- **Data for processing**
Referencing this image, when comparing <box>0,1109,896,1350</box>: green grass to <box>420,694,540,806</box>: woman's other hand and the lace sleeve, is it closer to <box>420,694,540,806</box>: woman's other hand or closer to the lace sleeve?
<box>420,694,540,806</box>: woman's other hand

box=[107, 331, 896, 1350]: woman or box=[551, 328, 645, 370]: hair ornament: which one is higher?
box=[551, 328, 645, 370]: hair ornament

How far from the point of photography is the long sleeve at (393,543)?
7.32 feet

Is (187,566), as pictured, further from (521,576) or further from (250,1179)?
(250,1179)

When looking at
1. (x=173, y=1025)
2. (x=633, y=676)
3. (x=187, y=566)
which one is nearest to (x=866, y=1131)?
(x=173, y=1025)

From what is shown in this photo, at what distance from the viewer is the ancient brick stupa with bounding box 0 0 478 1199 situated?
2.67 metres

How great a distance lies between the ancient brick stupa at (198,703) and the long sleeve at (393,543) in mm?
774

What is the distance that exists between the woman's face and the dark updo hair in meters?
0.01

* * *

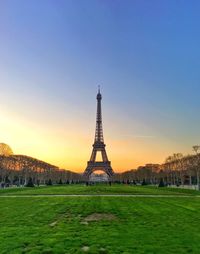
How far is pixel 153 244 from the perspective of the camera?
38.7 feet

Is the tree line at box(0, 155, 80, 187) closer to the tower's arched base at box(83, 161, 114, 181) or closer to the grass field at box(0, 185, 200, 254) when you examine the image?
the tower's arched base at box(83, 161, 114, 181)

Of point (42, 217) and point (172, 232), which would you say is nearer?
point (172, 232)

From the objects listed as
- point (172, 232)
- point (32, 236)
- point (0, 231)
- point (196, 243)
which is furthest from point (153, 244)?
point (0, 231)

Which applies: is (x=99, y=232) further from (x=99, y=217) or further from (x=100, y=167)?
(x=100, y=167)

---

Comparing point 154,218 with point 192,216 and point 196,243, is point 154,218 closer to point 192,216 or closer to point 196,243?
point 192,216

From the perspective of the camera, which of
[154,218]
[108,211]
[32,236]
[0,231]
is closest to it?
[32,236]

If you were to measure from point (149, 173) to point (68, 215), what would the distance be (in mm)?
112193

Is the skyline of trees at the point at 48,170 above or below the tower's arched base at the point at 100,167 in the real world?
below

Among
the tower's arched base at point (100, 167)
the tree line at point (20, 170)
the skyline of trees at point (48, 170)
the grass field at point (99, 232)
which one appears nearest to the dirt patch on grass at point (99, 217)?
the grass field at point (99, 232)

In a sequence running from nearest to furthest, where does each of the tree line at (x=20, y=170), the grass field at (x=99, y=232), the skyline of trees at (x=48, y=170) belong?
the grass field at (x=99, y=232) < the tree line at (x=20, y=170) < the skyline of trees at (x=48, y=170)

- **Do this**
Put the lines of the data above, starting at the line that contains "If you were" and ending at the line that contains "the grass field at (x=99, y=232) <", into a JSON list of strings. Include both of those lines, give each line its own string, and leave out blank lines.

- **Correct output**
[
  "If you were to measure from point (149, 173) to point (68, 215), what would the distance be (in mm)?",
  "112193",
  "Is the skyline of trees at the point at 48,170 above or below the tower's arched base at the point at 100,167 in the real world?",
  "below",
  "Among",
  "the tower's arched base at point (100, 167)",
  "the tree line at point (20, 170)",
  "the skyline of trees at point (48, 170)",
  "the grass field at point (99, 232)",
  "which one appears nearest to the dirt patch on grass at point (99, 217)?",
  "the grass field at point (99, 232)",
  "In a sequence running from nearest to furthest, where does each of the tree line at (x=20, y=170), the grass field at (x=99, y=232), the skyline of trees at (x=48, y=170) belong?",
  "the grass field at (x=99, y=232) < the tree line at (x=20, y=170) < the skyline of trees at (x=48, y=170)"
]